- **EXERCISE**
Write out all of the material below word for word, but leave out the pictures.

- **SOURCE RECORDS**
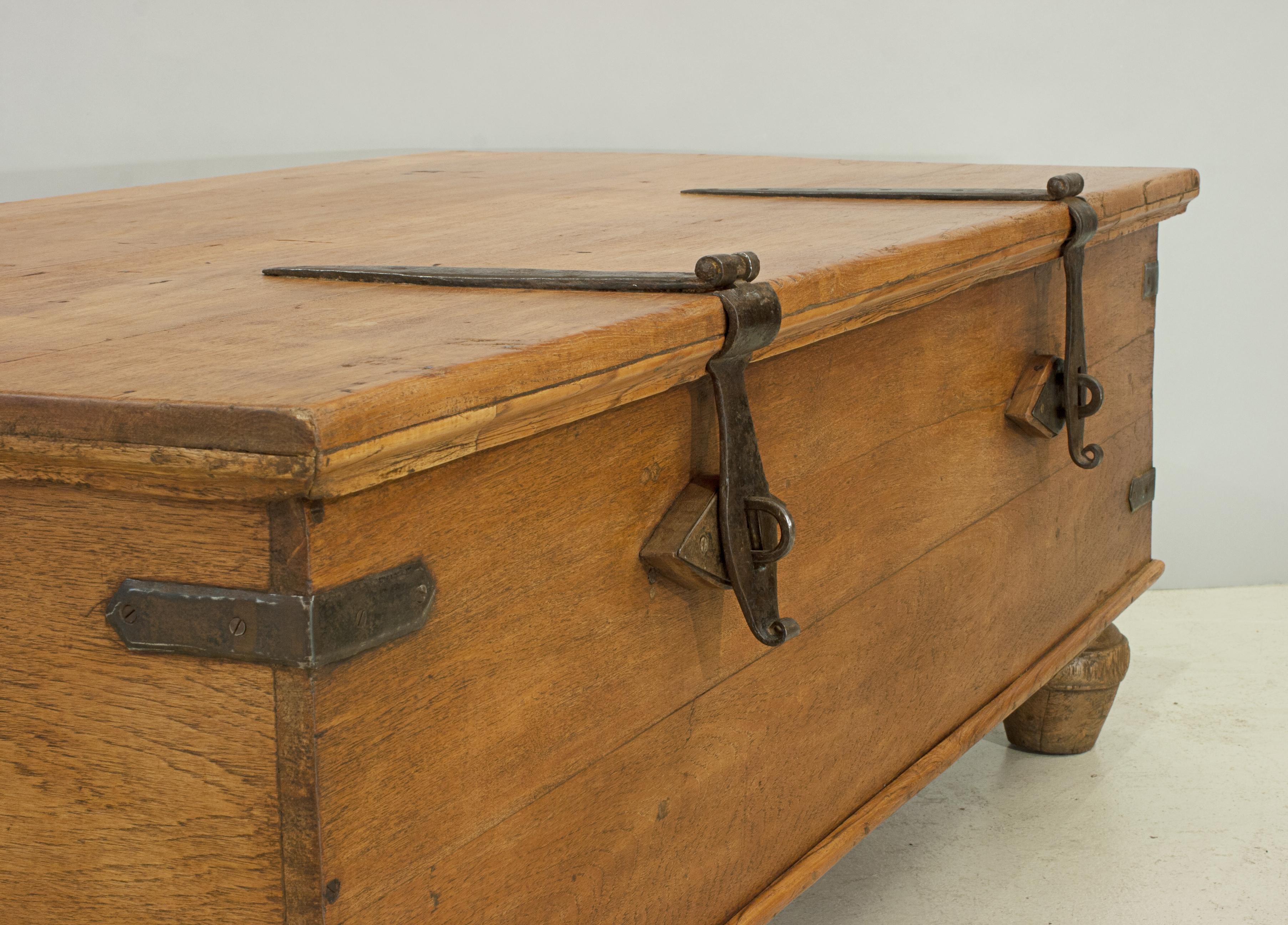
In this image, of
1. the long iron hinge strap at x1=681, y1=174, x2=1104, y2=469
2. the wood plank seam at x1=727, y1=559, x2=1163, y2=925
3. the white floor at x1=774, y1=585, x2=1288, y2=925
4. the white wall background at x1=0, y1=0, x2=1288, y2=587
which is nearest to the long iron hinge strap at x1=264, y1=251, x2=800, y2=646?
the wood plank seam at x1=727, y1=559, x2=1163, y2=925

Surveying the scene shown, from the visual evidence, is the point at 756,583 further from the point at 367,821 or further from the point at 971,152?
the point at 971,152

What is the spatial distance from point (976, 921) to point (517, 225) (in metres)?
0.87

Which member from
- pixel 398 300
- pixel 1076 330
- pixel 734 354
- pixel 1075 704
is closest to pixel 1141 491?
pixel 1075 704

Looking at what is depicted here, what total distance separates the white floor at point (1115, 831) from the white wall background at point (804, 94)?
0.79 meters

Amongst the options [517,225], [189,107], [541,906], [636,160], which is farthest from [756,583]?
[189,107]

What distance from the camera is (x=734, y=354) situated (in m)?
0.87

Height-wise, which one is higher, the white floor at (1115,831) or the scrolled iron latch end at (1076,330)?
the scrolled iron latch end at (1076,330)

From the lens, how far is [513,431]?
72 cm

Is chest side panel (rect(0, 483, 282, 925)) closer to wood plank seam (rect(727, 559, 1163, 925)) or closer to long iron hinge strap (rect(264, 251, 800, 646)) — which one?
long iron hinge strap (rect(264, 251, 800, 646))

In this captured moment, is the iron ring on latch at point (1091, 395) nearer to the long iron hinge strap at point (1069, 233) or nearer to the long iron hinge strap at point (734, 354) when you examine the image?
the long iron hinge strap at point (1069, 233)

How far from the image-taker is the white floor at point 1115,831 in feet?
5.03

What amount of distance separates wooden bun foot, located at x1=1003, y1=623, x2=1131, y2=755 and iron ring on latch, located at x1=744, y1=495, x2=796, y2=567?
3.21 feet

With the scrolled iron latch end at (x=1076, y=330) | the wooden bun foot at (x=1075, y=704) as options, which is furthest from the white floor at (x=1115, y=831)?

- **EXPECTED ANSWER**
In this image, of
1. the long iron hinge strap at x1=681, y1=174, x2=1104, y2=469
2. the wood plank seam at x1=727, y1=559, x2=1163, y2=925
3. the white floor at x1=774, y1=585, x2=1288, y2=925
4. the white wall background at x1=0, y1=0, x2=1288, y2=587
which is nearest to the long iron hinge strap at x1=264, y1=251, x2=800, y2=646?
the wood plank seam at x1=727, y1=559, x2=1163, y2=925

Surveying the scene shown, from the visual evidence, is the point at 756,583 further from the point at 367,821 or further from the point at 971,152?
the point at 971,152

What is the spatial distance from point (976, 921) to point (517, 225) (in metres)?
0.87

Which member from
- pixel 398 300
- pixel 1076 330
- pixel 734 354
- pixel 1075 704
is closest to pixel 1141 491?
pixel 1075 704

Looking at what is depicted here, what total distance separates the white floor at point (1115, 831) from the white wall background at point (804, 94)?
0.79 meters

Amongst the options [517,225], [189,107], [541,906], [636,160], which is farthest from [756,583]?
[189,107]

What distance from the camera is (x=734, y=354) situated (in m)?
0.87

Height-wise, which one is higher, the white floor at (1115,831) or the scrolled iron latch end at (1076,330)?
the scrolled iron latch end at (1076,330)

From the lens, how far is [513,431]?
72 cm

Is chest side panel (rect(0, 483, 282, 925)) closer to wood plank seam (rect(727, 559, 1163, 925)) or closer to long iron hinge strap (rect(264, 251, 800, 646)) — which one?
long iron hinge strap (rect(264, 251, 800, 646))

In this captured moment, is the iron ring on latch at point (1091, 395) nearer to the long iron hinge strap at point (1069, 233) or nearer to the long iron hinge strap at point (734, 354) when you examine the image?
the long iron hinge strap at point (1069, 233)

How far from the image-taker is the white floor at point 1115,831 in feet?
5.03

What amount of distance separates wooden bun foot, located at x1=1003, y1=623, x2=1131, y2=755 and iron ring on latch, located at x1=744, y1=495, x2=796, y2=567?
3.21 feet

With the scrolled iron latch end at (x=1076, y=330) | the wooden bun foot at (x=1075, y=704) as options, which is furthest from the white floor at (x=1115, y=831)?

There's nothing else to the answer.